Significant articles:
(i) A.M. Grabarz, et al. , J. Org. Chem. 2016, 81 , 2280–2292.
P. Boulanger et al. , J. Chem. Theory Comput. 2014, 10 , 4548–56 .
S. Chibani et al. , Chem. Sci. 2013, 4 , 1950-63 .

(ii) G. Marchand, et al. , Phys. Chem. Chem. Phys. 2016, 18 , 9608-9615.
G. Marchand et al. , Phys. Chem. Chem. Phys. 2015, 17 , 5290–5297 ,
H. Audi et al. , Chem. Commun. 2014, 50 , 15140-43 .

(iii) Simon Budzak, Denis Jacquemin, J. Phys. Chem.B , 2016, 120 , 6730-6738.
C. Azarias, et al. , Chem. Sci . 2016, 7 , 3763-3774.
K. Benelhadj et al. , Chem. Eur. J. 2014, 20 , 1-16 .
P. Hubin et al. , Phys. Chem. Chem. Phys. 2014, 16 , 25288–95 .


Axis-2 : Photochromes

A photochrome is a molecule which can be present in two forms (closed/open, cis / trans …), the transformation from one form to another is thermally or photochemically induced via the absorption of radiation energy or of distinct wavelengths (UV, visible or infrared). Such a photochromic reaction is reversible between the two molecular states that are characterized by their own electronic properties and, thus, highly different optical properties. Organic photochromes offer undeniable potential for their use in the transmission and storage of a bit of data (0 or 1) using the optical or electronic way. .

Our objectives are (i) to improve photochromic compounds maximizing the linear and non-linear optical properties of the two electronic states, (ii) to evaluate their fatigue resistance through the exploration of the reactivity forming non-photochromic by-products, (iii) to simulate the electronic properties of multi-photochromes (molecular entity containing two or more photochromes) for increasing the amount of stored data (iv) to model the interactions between a (multi-)photochrome(s) and a semiconductor surface (NiO, TiO2, Cu, ...) as well as their electronic properties. Such a work is carried out with (TD-)DFT or multi-reference methods and considered periodic boundary conditions for surface calculations.

Publications de référence :
(i) K. J. Chen et al. , J. Phys Chem C 2014, 118 , 4334-45 .

**Exercise:** Transcribe the part of the photochromes text above, starting at "Our objectives are" and ending at "for surface calculations.".

**Data section:**

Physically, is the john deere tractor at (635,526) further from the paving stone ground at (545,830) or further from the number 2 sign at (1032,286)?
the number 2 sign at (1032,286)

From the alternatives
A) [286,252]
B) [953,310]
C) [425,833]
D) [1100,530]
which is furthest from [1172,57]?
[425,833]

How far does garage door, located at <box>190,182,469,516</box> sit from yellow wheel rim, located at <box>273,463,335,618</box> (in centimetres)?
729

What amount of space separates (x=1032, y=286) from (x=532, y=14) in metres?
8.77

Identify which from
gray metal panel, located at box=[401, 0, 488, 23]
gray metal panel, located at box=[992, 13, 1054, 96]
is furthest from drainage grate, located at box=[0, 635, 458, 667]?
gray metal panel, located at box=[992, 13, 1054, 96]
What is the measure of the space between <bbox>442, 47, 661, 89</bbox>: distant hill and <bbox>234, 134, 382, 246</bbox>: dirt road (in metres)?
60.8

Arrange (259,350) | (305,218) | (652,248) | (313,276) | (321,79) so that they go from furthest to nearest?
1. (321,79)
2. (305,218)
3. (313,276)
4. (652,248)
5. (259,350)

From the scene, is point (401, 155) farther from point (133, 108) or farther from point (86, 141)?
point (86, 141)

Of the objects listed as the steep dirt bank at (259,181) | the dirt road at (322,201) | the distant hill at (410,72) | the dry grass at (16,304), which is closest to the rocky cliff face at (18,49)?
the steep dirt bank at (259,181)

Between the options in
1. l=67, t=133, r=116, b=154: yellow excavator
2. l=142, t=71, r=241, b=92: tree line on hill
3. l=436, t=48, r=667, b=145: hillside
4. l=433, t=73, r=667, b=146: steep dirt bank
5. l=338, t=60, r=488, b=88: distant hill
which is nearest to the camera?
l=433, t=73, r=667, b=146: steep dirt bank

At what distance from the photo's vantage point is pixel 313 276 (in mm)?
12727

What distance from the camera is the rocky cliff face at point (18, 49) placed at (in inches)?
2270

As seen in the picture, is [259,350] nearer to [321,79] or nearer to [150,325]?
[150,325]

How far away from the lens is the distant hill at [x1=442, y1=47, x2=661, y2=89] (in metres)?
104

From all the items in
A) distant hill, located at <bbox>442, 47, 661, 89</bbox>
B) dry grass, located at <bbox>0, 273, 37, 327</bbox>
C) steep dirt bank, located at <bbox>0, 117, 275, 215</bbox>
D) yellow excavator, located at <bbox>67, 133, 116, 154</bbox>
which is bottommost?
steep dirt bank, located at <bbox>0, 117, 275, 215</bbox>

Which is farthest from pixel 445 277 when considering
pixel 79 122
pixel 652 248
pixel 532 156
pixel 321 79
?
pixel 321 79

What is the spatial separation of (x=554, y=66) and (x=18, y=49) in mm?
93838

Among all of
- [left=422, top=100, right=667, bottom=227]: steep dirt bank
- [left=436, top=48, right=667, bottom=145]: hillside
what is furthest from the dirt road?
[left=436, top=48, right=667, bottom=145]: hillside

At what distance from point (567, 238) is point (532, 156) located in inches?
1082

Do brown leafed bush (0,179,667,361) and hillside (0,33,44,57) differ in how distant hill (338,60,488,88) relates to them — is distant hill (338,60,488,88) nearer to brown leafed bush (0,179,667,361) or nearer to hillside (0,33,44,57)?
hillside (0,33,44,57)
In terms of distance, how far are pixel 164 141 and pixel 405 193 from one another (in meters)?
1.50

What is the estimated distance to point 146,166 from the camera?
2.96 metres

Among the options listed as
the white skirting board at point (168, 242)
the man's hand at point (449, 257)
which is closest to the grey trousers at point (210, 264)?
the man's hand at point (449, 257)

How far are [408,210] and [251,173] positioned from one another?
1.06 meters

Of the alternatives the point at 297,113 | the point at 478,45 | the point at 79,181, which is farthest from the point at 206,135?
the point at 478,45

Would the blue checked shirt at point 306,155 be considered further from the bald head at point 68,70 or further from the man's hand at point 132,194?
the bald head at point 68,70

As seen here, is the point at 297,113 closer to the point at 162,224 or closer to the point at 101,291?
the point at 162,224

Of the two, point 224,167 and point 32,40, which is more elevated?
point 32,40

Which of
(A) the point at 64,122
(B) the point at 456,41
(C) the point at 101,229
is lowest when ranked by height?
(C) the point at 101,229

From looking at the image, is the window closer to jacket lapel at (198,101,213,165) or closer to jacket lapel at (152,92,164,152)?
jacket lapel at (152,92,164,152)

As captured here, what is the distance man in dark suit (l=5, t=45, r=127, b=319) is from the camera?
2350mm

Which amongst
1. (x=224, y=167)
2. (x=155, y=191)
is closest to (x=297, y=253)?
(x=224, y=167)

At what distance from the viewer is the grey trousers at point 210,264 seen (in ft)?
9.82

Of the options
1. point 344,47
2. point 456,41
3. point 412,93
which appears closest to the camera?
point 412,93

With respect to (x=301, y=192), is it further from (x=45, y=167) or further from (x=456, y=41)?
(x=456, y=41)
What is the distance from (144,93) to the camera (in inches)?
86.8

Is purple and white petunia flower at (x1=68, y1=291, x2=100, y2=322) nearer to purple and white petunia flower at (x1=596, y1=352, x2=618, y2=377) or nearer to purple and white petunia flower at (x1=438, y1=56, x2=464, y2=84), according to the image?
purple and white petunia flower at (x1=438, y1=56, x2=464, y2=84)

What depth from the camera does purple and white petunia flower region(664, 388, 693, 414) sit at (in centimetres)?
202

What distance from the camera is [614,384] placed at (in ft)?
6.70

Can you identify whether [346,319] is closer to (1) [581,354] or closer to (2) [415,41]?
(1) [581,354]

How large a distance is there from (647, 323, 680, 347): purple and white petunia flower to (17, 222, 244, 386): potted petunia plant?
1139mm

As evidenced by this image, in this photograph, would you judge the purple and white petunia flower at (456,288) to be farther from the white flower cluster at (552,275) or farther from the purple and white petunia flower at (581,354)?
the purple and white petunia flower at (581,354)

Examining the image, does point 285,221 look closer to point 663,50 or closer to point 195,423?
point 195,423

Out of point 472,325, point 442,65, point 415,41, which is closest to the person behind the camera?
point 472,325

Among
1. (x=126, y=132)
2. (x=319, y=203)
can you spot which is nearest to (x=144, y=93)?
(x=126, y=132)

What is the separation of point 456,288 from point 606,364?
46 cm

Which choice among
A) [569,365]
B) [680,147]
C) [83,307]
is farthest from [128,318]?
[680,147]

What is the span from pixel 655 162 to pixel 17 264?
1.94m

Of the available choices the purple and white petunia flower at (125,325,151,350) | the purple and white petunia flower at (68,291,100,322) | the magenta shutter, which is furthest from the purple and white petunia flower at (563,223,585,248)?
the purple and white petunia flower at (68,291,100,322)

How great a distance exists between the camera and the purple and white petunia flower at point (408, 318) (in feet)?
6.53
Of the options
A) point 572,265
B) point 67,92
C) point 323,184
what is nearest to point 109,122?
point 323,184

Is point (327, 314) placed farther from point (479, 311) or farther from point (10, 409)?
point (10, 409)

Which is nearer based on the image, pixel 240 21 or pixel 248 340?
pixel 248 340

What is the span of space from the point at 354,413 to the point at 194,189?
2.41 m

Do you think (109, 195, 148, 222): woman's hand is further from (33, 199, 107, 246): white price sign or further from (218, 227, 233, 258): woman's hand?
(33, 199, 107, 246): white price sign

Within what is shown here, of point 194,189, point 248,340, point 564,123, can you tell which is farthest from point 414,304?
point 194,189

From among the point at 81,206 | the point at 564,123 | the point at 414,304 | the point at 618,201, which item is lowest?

**Solution below:**
Our objectives are (i) to improve photochromic compounds maximizing the linear and non-linear optical properties of the two electronic states, (ii) to evaluate their fatigue resistance through the exploration of the reactivity forming non-photochromic by-products, (iii) to simulate the electronic properties of multi-photochromes (molecular entity containing two or more photochromes) for increasing the amount of stored data (iv) to model the interactions between a (multi-)photochrome(s) and a semiconductor surface (NiO, TiO2, Cu, ...) as well as their electronic properties. Such a work is carried out with (TD-)DFT or multi-reference methods and considered periodic boundary conditions for surface calculations.